Ou seja, se o vice-governador Carlos Brandão saísse agora candidato a governador, caso eleito, em tese não poderia ser candidato a governador novamente em 2022. O problema de toda falsa controvérsia é que deturpam essa conclusão para dizer que agora, em 2018, ele só poderia ser candidato a titular. É óbvio que não é assim!
Acrescem-se situações concretas. Geraldo Alckmin, atual candidato a Presidente da República, foi eleito vice-governador de São Paulo em 1994 e reeleito em 1998. Com uma curiosidade: o então governador Mário Covas se afastou do cargo de Governador mediante licença entre 6 de julho e 30 de outubro.
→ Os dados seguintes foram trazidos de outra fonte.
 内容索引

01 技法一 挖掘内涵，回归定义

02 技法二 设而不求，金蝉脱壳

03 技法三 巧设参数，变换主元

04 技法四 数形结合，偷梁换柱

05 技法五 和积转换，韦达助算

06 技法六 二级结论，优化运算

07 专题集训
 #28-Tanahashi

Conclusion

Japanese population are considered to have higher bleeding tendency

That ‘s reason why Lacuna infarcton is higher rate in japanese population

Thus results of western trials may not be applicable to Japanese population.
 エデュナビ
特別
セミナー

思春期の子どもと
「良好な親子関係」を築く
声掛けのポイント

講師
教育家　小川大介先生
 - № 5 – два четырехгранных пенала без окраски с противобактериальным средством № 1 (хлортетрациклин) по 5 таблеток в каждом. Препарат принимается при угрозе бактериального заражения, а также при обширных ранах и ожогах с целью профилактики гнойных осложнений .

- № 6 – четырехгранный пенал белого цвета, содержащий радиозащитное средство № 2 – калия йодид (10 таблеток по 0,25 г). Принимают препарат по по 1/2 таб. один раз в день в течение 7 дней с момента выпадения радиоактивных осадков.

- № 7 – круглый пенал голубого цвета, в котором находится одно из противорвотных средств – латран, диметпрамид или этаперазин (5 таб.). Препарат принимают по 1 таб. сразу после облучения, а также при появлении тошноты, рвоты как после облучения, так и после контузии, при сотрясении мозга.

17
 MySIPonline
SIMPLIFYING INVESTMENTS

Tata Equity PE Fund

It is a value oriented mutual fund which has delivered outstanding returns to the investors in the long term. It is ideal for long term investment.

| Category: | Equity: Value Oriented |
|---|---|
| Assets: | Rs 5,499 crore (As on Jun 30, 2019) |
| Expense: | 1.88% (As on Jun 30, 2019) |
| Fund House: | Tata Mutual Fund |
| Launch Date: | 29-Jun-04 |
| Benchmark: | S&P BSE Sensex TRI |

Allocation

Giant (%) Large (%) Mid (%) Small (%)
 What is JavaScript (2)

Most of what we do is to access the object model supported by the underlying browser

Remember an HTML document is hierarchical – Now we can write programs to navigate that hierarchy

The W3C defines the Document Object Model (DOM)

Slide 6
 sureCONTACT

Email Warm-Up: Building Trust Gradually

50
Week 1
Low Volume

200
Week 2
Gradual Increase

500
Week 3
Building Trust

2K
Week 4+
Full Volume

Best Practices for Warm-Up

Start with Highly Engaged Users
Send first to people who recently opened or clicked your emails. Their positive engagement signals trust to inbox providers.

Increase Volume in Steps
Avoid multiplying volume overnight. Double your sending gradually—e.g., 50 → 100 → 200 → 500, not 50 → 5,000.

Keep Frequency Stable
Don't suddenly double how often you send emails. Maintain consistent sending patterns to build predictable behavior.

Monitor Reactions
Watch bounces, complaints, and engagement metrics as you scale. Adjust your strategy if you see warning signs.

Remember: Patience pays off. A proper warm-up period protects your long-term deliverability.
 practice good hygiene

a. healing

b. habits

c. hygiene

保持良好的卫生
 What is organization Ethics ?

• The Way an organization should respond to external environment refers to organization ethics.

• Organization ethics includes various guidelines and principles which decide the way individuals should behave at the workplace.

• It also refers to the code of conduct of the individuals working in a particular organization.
Durante todo esse período, Alckmin exerceu o mandato de Governador como substituto do titular. Ainda assim, foi candidato a reeleição sem que ninguém ousasse dizer ser ele inelegível.
Parece distante? Eis uma situação mais recente. Na eleição presidencial mais judicializada da história da República, o atual presidente Michel Temer, então candidato a reeleição como vice-presidente, assumiu a presidência interinamente em 29 julho de 2014, em razão de viagem de Dilma para Cúpula dos Chefes de Estado do Mercosul. Isso tudo ocorreu com pedido de registro protocolado e em plena campanha. Não houve qualquer questionamento, antes, durante ou depois desse fato.
A razão parece simples e de fato é: não se pode interpretar textos legais para chegarmos a conclusões esdrúxulas, que ferem a lógica do sistema. Mesmo com a colcha de retalhos da Constituição e do sistema eleitoral brasileiro, sempre se deve buscar dar lógica às situações analisadas. Nenhuma interpretação pode simplesmente punir o vice‑presidente, o vice‑governador ou o vice‑prefeito pelo exercício de sua missão constitucional.
A utilização do Poder Judiciário como instrumento de mobilização partidária prejudica não só as nossas instituições, que sabidamente são testadas a cada nova crise, como estimula a descrença dos cidadãos em relação a elas. Precisamos que os grupos políticos se organizem para qualificar o sistema eleitoral, respeitando suas regras e não utilizando um malabarismo interpretativo para corrompê-las.
Interpretar não é um ato de vontade. Decidir também não. Os textos são claros e a deturpação deles também. Que a Justiça seja breve para resolver tal caso, de interpretação aparentemente tão simples, mas que no Maranhão virou bandeira de campanha.